Most scientists agree that a version of H5N1, or the avian flu, will cause an extremely deadly pandemic in the future.
In order to prepare for the pandemic, many hospitals are stock pilling facemasks and vaccines. While most other vaccines cost less than $20, avian flu vaccines run anywhere from $400 to $600 dollars on the black market today. Because of the current state of our economy, paying that much for a vaccine is out of the question for many Americans. Ultimately we have to ask ourselves; how can we save our lives?
In 1918, an estimated 675,000 Americans died during the Spanish Flu outbreak, according to the Centers for Disease Control and Prevention in Atlanta. Today we are much more prepared than we were then but many people are worried that the steps we have taken to prevent the avian flu pandemic, are not enough.
According to Stephanie Backus of the Disaster News Network, "Four years ago President Bush announced a national strategy in order to combat the potential for this deadly virus," said Dr. Robin Robinson, senior project officer of the Public Health Emergency Preparedness Office of the U.S. Department of Health and Human Services. "It was a pandemic influenza implementation plan." While Bush's avian flu plan had many components, the largest was making vaccines available to 20 million people who are at high risk for getting the H5N1 flu or are essential in a time of national emergency. "We also wanted to make sure we could have everyone in the U.S. vaccinated within six months of the pandemic declaration," Robinson said.
The first avian flu case was reported in Hong Kong in 1997. While many chickens were found with the H5N1 virus, no humans were infected. Since then, the virus has appeared in many third world countries including Asia, and in October of 2005 infected poultry was discovered in Turkey and Romania.
So far, hundreds of people have been infected with the H5N1 virus. Many people have died with the largest dying population under the age of 25. The people that have the highest risk of being infected include: farmers and people that work with poultry, travelers visiting the mentioned affected countries, people that will handle infected birds, people who eat raw or undercooked poultry.
Initially the virus was spread only from bird to bird contact but scientists agree that it can now be spread by simple skin-to-skin contact between certain species, including humans. Depending on the form of the virus, symptoms may vary.

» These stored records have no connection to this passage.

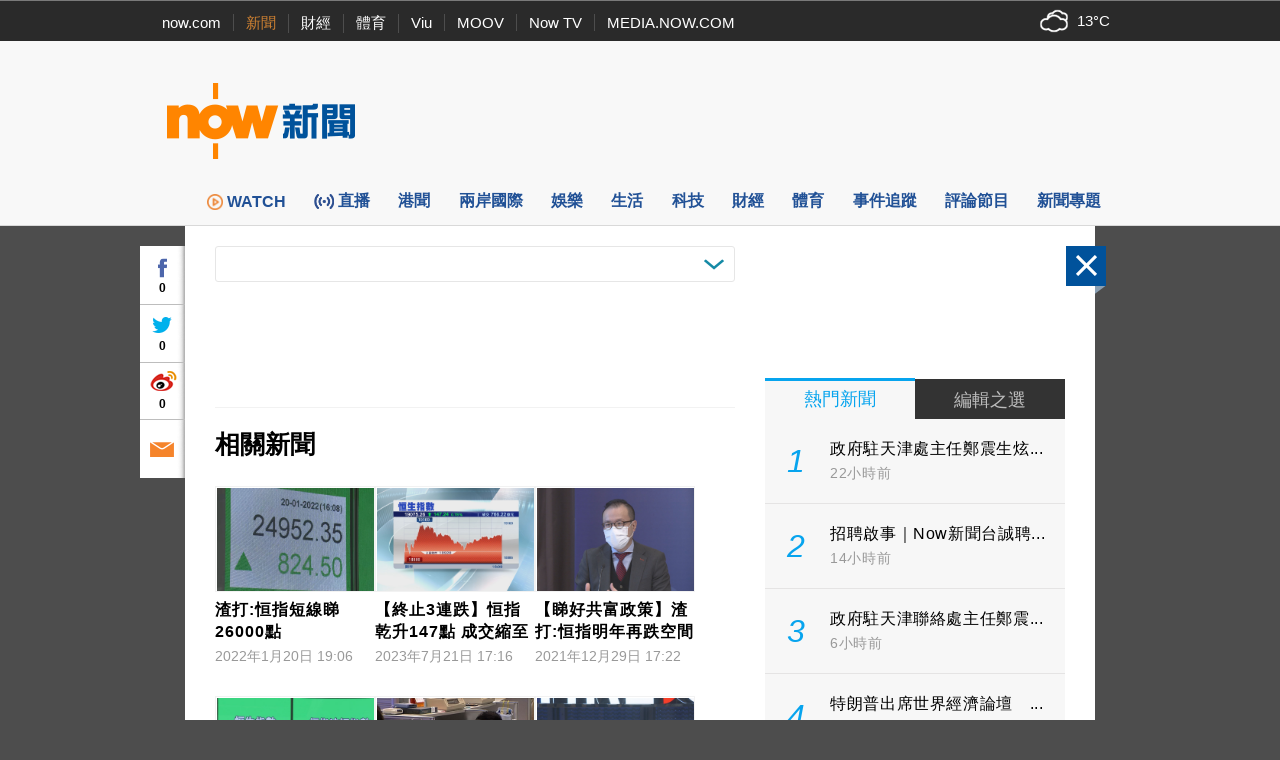

--- FILE ---
content_type: text/html; charset=utf-8
request_url: https://www.google.com/recaptcha/api2/aframe
body_size: 151
content:
<!DOCTYPE HTML><html><head><meta http-equiv="content-type" content="text/html; charset=UTF-8"></head><body><script nonce="5IVch3zvMrL0fxuWh0felA">/** Anti-fraud and anti-abuse applications only. See google.com/recaptcha */ try{var clients={'sodar':'https://pagead2.googlesyndication.com/pagead/sodar?'};window.addEventListener("message",function(a){try{if(a.source===window.parent){var b=JSON.parse(a.data);var c=clients[b['id']];if(c){var d=document.createElement('img');d.src=c+b['params']+'&rc='+(localStorage.getItem("rc::a")?sessionStorage.getItem("rc::b"):"");window.document.body.appendChild(d);sessionStorage.setItem("rc::e",parseInt(sessionStorage.getItem("rc::e")||0)+1);localStorage.setItem("rc::h",'1769032892582');}}}catch(b){}});window.parent.postMessage("_grecaptcha_ready", "*");}catch(b){}</script></body></html>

However, the most common symptoms include:
Fever (greater than 104 degrees F)
The danger is these symptoms are very similar to the common flu so prevention and early detection are vital to one's chances at living. There are some treatments that make the flu less severe but these must be taken within 48 hours of the appearance of symptoms.
While the threat is real and many are expected to die, there are many people that just don't care. We have enough on our plates, as it is, why worry about what could happen instead of what already is?
Unfortunately, because the seriousness of the situation is not at its peak, it will not be until the death tolls add up, that people start to worry. While the avian flu has not yet hit the United States, scientists say we can expect lots of grief to come.